Aller shows she’s in touch with the region’s culinary roots with classics such as Grits and Redeye Gravy, Tennessee-Style Corn Pone and Spiced Cranberry Pork Roast. There are several more complex recipes, such as German Bierocks — a dough-wrapped cabbage and meat pie — but, most recipes are straightforward and approachable.
I tried my hand at the Yam Cakes recipe, which Aller describes as a traditional Cherokee dish. Her instructions were easy to follow, and even with my minimal baking skills the process was seamless. They were quickly snatched up at a friend’s fall-themed potluck, and their popularity had me promising to pass the cookbook along.
I discovered one inaccuracy in the book — true yams aren’t grown in the United States. Rather, they are endlessly confused with their American cousin the sweet potato.
The canned-goods chapter (charmingly titled “Country Store”) is devoted to preserving the season’s bounty before winter. Aller also explores southern Appalachia’s liquid heritage in a chapter devoted to beverages that stars drinks such as Mammy Williams’ Dandelion Wine, Winter Spiced Coffee, and Southern Milk Punch.

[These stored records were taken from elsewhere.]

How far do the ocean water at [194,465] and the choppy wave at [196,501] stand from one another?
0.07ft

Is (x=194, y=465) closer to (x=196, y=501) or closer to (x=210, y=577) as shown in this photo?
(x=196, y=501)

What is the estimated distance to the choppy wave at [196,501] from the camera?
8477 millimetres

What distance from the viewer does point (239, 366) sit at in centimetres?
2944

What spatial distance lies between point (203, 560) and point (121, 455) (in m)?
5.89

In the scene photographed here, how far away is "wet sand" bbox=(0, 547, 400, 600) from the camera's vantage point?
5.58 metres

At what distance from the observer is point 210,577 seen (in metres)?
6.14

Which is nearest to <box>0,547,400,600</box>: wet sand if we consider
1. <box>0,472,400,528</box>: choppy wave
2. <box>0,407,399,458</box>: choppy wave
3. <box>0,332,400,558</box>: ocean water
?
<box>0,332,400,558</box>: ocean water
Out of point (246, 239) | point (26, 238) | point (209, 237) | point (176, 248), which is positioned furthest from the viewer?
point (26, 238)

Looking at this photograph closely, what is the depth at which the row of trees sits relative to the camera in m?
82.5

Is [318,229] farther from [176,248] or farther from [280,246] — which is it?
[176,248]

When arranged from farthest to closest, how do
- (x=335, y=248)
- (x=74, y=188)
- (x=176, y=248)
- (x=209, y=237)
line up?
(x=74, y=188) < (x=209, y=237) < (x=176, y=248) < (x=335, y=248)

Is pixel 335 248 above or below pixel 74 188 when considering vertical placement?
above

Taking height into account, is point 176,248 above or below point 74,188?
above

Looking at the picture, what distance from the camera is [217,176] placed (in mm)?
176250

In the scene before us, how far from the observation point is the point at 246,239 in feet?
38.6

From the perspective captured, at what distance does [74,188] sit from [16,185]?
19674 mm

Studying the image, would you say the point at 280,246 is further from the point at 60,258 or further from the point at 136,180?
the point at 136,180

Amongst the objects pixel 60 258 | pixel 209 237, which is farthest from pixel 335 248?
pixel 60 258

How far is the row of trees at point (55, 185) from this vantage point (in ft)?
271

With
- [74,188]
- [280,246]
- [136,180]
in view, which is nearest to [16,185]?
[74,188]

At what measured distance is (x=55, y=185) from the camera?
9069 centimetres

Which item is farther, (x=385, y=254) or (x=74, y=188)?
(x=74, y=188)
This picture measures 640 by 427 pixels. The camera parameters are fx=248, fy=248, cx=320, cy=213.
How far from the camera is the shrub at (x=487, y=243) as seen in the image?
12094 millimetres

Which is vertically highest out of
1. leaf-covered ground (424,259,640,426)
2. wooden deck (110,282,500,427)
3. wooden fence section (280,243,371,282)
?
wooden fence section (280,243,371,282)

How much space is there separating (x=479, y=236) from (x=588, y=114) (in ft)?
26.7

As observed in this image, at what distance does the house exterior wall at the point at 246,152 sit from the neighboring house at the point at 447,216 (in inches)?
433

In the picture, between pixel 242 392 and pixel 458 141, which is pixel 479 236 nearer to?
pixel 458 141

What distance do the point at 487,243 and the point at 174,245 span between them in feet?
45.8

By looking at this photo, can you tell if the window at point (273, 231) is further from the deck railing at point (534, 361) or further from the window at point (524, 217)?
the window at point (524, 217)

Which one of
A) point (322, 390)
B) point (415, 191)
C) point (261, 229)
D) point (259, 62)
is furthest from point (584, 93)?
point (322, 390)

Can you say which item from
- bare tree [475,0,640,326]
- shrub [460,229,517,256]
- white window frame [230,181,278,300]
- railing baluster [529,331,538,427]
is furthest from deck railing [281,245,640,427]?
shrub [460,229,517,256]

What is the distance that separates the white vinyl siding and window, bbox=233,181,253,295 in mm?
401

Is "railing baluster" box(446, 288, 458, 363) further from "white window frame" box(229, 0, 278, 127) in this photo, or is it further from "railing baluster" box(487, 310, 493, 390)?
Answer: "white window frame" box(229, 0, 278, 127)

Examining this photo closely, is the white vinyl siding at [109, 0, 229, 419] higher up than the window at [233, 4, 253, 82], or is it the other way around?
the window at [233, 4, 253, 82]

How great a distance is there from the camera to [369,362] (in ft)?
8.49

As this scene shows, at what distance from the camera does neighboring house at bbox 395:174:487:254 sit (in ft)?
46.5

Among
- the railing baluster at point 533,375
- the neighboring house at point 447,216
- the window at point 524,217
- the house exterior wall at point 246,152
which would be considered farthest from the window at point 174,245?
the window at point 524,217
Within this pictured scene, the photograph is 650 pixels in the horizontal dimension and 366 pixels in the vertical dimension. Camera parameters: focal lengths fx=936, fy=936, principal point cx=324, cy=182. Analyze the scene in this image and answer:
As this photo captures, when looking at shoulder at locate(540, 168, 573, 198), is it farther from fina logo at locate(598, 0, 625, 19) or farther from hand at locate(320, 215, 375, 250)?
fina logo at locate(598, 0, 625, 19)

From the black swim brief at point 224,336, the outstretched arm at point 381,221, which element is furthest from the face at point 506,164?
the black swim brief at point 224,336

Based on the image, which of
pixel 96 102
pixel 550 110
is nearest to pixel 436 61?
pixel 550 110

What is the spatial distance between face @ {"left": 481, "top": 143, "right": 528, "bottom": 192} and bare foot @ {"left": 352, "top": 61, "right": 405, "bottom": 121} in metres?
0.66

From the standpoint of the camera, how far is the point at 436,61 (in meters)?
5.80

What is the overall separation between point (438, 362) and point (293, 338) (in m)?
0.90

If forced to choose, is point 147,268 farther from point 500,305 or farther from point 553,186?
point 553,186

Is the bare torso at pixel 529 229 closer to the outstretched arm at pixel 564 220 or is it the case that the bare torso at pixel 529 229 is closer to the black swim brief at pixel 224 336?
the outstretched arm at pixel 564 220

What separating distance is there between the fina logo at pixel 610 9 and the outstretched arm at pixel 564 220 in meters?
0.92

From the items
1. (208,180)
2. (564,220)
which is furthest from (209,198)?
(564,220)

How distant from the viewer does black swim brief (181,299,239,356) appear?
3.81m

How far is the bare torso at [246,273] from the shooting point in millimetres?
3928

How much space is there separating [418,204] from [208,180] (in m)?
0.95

Cider Beans is not only an excellent cookbook, it is also a cultural project. Musings on topics such as hogs, synchronized fireflies and the history of rye coffee are scattered among its pages. A two-page southern Appalachian dictionary explains regional dialect to the unfamiliar, with definitions for phrases such as “a coon’s age” and “mess of.”
Ultimately, however, the sidebars about music and moonshine are like the Sausage and Cornbread Dressing that accompanies her Roast Crisp-Skinned Turkey; they’re a nice side dish, but the main meal satisfies.
serves 8
3 cups dried pinto beans
3 cups fresh apple cider
8 ounces salt pork, thinly sliced
2 small yellow onions
6 tablespoons sorghum molasses
1 tablespoon dry mustard
2 teaspoons salt
Pick over the beans and discard any stones and wrinkled beans. Rinse well and place in a large bowl. Add cold water to cover by three inches, cover, and let soak for 12 hours.
Drain the beans and transfer them to a heavy saucepan. Add the cider and bring the beans slowly to a boil over medium heat. Boil gently, uncovered, for about 30 minutes. Remove from the heat and drain the beans, reserving the cooking liquid.
Preheat the oven to 300°F.
Layer half of the salt pork slices on the bottom of a 2-quart ceramic bean pot or other deep baking dish. Spoon the beans into the bean pot, and then bury the onions in the beans.
In a small saucepan, combine the sorghum molasses, dry mustard, and salt and place over medium heat to dissolve the mustard and salt. Pour the hot mixture evenly over the beans, and top with the remaining salt pork slices. Pour in the reserved cooking liquid and add hot water as needed to cover the beans. Cover the bean pot.
Bake for four hours, and then uncover the pot and add more water if the beans seem too dry. Re-cover and continue to bake for 1 to 2 hours, until the beans are tender. Serve hot directly from the pot.